Selected passage:
It all started when, Henry Park, CEO of 3GC Group, was seeking masks for his wife, a pediatrician working with limited access to protective equipment. Gene Chuang, CTO of p.volve and founder of LA CTO Slackers, joined shortly thereafter, a fellow tech guy whose wife is also a pediatrician.

After procuring a number of N95 masks and contacting other frontline workers to deliver excess masks, a second effort to procure more masks began, continuing a cycle of fulfilling orders, and ordering more supplies.

As more friends and partner companies heard of and volunteered to help with the expanding effort, from supply procurement to logistics, delivery, platform assistance and vetting requests, a movement was born.

As of today, the GMM has 70 volunteers and three companies helping to coordinate a massive effort to continue providing life-saving masks to the increasing number of frontline healthcare professionals in need.

Ryan Schonfeld, Founder and CEO, RAS Watch, is actively involved and serves on the GMM Board.


How does it work?

Schonfeld: GMM cuts through the administrative red tape to place needed PPE directly in the hands of healthcare and frontline workers. The organization collects both donations and money to help purchase the necessary supplies and distribute to a network of Guerrilla Agents and facilities that sign up to receive help.


What has your involvement been?

Schonfeld: I serve on the Board for the organization, and my role has been supply chain management, quality control and public safety liaison. Early on, the organization received a number of donations of N95 masks, but what we found out was that the market was flooded with counterfeit products that do not meet the basic standards set forth by healthcare regulations, so it was necessary to ensure the supplies we were receiving met basic guidelines.


How do you tell if the supplies are counterfeit?

Schonfeld: When we discovered the counterfeit supplies, we realized we needed a process to examine them, so that we were not distributing materials that gave a false sense of security against the dangerous disease that is COVID-19. We set up a non-lab environment to help test the donated supplies, but a majority of the products tested did not pass or the products were seized overseas and did not make it to the intended destination. That is when we realized we also needed to strengthen our supply chain and logistics plan. I worked with the contacts and connections I had within a few global companies to solidify and validate quality products, so that we could reach our goals of providing these materials to healthcare workers.

Tasks for this exercise:
a: Copy word for word the part of the interview on the mask effort that opens with the words containing "As more friends" and closes with "to receive help.".
b: Resume the interview on the mask effort from the point where it stops.
The rows that follow come from an unrelated source.

Dataset entries

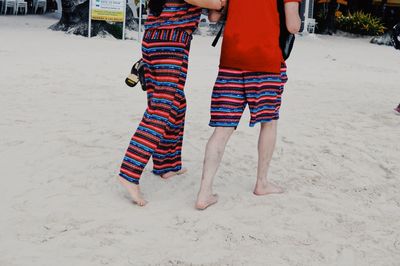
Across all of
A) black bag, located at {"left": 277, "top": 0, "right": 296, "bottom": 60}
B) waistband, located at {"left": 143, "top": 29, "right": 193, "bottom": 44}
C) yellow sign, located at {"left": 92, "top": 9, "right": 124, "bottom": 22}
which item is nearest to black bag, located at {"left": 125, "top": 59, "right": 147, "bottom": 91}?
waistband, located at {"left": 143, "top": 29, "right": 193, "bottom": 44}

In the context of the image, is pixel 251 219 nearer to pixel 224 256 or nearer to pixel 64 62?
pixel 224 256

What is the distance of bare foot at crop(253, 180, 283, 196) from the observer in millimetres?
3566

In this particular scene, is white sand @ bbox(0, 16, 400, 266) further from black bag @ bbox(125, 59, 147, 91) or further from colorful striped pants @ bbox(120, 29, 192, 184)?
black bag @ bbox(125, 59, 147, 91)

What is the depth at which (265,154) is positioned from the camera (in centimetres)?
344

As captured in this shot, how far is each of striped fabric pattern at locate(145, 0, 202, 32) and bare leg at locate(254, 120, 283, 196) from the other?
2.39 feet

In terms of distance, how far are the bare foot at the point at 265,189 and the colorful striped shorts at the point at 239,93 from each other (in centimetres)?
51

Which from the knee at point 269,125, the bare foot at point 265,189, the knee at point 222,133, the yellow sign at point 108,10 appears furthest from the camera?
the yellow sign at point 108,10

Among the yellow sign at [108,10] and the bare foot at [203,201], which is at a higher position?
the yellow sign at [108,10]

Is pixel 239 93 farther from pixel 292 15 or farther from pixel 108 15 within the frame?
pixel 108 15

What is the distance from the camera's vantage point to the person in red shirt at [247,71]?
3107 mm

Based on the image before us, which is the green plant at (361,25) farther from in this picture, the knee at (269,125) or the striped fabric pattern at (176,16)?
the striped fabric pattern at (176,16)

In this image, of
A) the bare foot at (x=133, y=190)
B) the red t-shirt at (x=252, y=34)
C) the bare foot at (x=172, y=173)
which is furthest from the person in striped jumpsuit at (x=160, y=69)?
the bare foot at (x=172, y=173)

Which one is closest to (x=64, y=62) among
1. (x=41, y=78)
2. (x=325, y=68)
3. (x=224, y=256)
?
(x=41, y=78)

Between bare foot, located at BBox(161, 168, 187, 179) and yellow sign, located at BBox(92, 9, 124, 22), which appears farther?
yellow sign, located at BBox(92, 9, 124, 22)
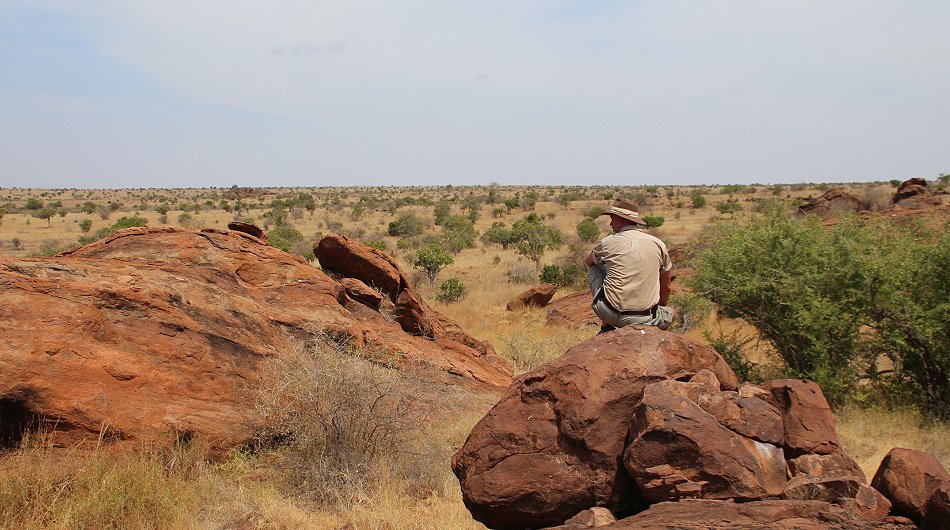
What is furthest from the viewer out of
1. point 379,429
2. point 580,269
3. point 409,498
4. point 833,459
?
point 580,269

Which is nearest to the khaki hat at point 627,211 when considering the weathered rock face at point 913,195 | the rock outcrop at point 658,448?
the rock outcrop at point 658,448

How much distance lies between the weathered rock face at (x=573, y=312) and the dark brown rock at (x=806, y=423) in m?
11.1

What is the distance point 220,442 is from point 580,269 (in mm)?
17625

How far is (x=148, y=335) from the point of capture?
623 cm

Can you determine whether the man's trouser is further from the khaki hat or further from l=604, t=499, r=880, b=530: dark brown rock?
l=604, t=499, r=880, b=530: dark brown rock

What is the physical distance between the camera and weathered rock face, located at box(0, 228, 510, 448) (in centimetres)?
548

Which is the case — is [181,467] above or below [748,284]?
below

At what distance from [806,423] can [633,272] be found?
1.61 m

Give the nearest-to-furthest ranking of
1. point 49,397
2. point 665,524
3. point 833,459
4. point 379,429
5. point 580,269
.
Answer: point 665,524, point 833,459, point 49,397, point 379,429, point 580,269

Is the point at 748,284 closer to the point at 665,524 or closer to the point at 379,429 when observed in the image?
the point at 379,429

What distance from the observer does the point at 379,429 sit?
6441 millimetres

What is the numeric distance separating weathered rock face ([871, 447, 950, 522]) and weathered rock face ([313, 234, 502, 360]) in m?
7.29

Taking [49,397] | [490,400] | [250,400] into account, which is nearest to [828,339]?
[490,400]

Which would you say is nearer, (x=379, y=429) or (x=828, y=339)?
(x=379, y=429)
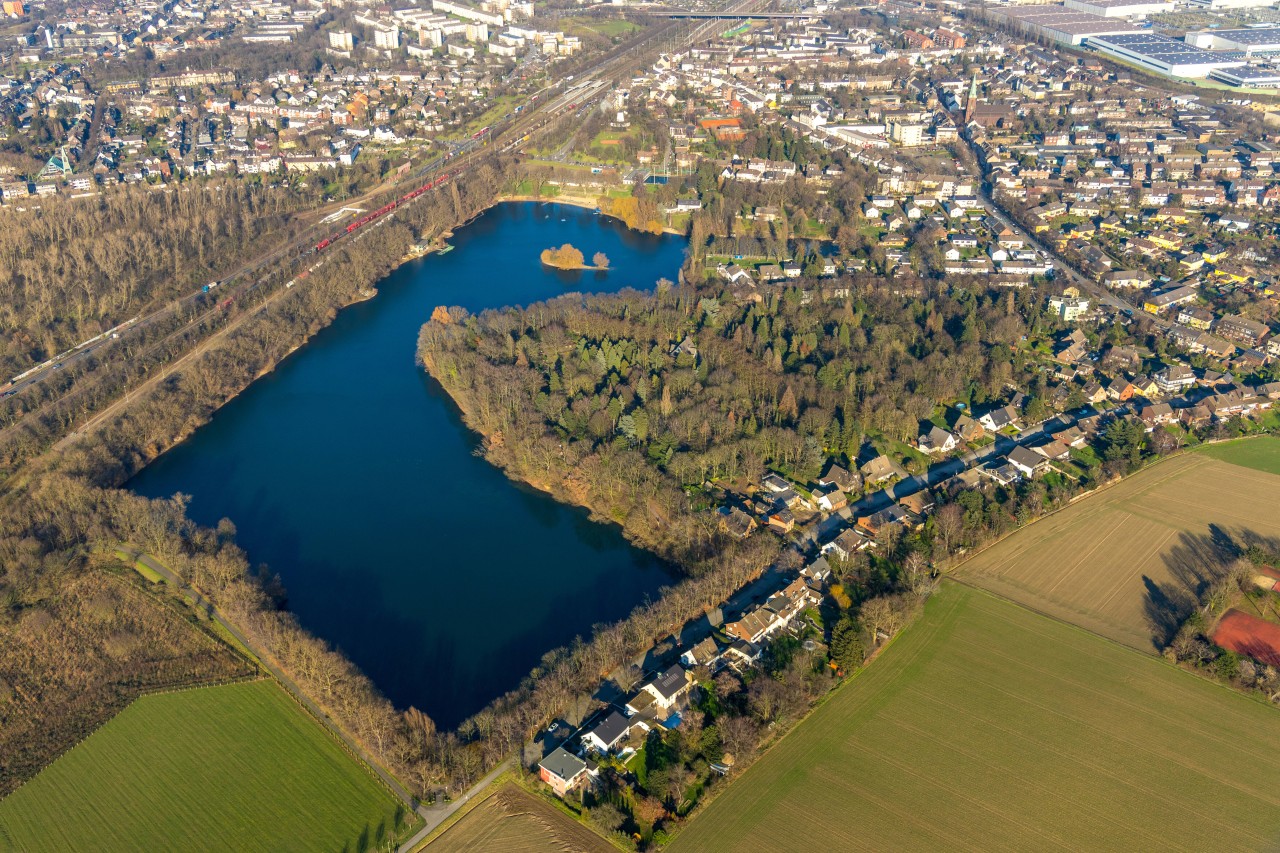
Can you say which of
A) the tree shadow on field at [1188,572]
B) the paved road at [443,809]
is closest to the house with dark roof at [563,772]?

Solved problems:
a:
As more friends and partner companies heard of and volunteered to help with the expanding effort, from supply procurement to logistics, delivery, platform assistance and vetting requests, a movement was born.

As of today, the GMM has 70 volunteers and three companies helping to coordinate a massive effort to continue providing life-saving masks to the increasing number of frontline healthcare professionals in need.

Ryan Schonfeld, Founder and CEO, RAS Watch, is actively involved and serves on the GMM Board.


How does it work?

Schonfeld: GMM cuts through the administrative red tape to place needed PPE directly in the hands of healthcare and frontline workers. The organization collects both donations and money to help purchase the necessary supplies and distribute to a network of Guerrilla Agents and facilities that sign up to receive help.

b:
What are the ways that this movement has generated support and momentum?

Schonfeld: GMM has been able to donate to a number of healthcare and nonprofit organizations, including the People Assisting the Homeless (PATH) organization. PATH provided masks and PPE to some of Los Angeles’ homeless population and provides education for how to stay safe and healthy during this time. The organization has primarily been funded through individual donations through a GoFundMe page, but has begun receiving corporate sponsors that are matching and making other donations to our cause.


Why did you feel compelled to join this effort?

Schonfeld: I am a first responder by nature. In the same way that Henry was seeing his wife not have the equipment she and her colleagues needed to be safe, my counterparts in public safety weren’t getting what they needed to be safe either. For me personally, early on when the coronavirus pandemic started, I had a possible exposure while I was on duty as a police officer, and it was scary. I wanted to find some way to help healthcare workers and my colleagues feel safe when they are serving the public and this was a good way to do it.